ETA: More concise wording: Why do some implementations use batches of data taken from within the same sequence? Does this not make the cell state useless?
Using the example of an LSTM, it has a hidden state and cell state. These states are updated as new inputs are passed to an LSTM. The problem here, is if you use batches of data taken from the same timeframe, the hidden state and cell state can't be computed on previous values.
This is a major problem. The main advantage of an LSTM is this exact mechanic
For an example of what I mean, take the following. A simple LSTM used to predict a sine wave. At training time, I can't think of any way you could use batches. As you have one timeseries here that you are predicting, you have to start at time step 0 in order to properly compute and train the hidden state and cell state.
Taking batches like in the image below and computing them in parallel will mean the hidden and cell state can't be computed properly.
And yet, in the example I gave the batch_size is set to 10? This makes no sense to me. It also doesn't help tensorflow syntax isn't exactly the most verbose...

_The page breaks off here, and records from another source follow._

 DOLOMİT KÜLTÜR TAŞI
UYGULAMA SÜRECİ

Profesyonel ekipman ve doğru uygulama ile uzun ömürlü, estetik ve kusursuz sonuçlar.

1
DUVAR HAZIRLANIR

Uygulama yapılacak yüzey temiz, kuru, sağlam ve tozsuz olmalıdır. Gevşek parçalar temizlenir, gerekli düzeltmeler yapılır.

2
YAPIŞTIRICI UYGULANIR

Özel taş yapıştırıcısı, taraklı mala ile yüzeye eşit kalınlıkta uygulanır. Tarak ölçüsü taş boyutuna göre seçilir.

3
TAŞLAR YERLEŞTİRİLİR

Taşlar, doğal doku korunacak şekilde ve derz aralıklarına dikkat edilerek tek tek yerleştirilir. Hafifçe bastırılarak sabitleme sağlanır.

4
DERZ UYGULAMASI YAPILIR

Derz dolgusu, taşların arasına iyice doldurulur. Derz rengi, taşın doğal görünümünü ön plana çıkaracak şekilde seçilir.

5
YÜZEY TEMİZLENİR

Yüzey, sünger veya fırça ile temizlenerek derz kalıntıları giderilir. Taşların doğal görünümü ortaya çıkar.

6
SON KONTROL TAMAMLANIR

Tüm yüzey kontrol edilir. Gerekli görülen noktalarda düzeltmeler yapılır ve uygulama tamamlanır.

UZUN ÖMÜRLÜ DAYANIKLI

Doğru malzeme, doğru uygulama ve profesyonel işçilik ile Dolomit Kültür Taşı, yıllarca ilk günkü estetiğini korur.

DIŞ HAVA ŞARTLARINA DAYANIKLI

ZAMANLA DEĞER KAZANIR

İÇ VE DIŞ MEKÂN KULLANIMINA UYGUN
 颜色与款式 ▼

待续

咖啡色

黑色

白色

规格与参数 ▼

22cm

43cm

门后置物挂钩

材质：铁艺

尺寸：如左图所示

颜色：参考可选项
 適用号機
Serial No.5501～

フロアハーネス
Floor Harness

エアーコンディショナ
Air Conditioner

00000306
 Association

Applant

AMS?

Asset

The only use case for batches in an LSTM I can see is if you have multiple totally independent sets of timeseries that can all be computed from timestep 0 in parallel with each having it's own cell and hidden state
My implementation
I actually duplicated the example LSTM from above but used Pytorch instead. My code can be found in a Kaggle notebook here, but as you can see, I've commented out the LSTM
from the model and replaced it with a fc
layer which performs just as well as the LSTM
, because like I said, while using batches in this way it makes the LSTM utterly redundant.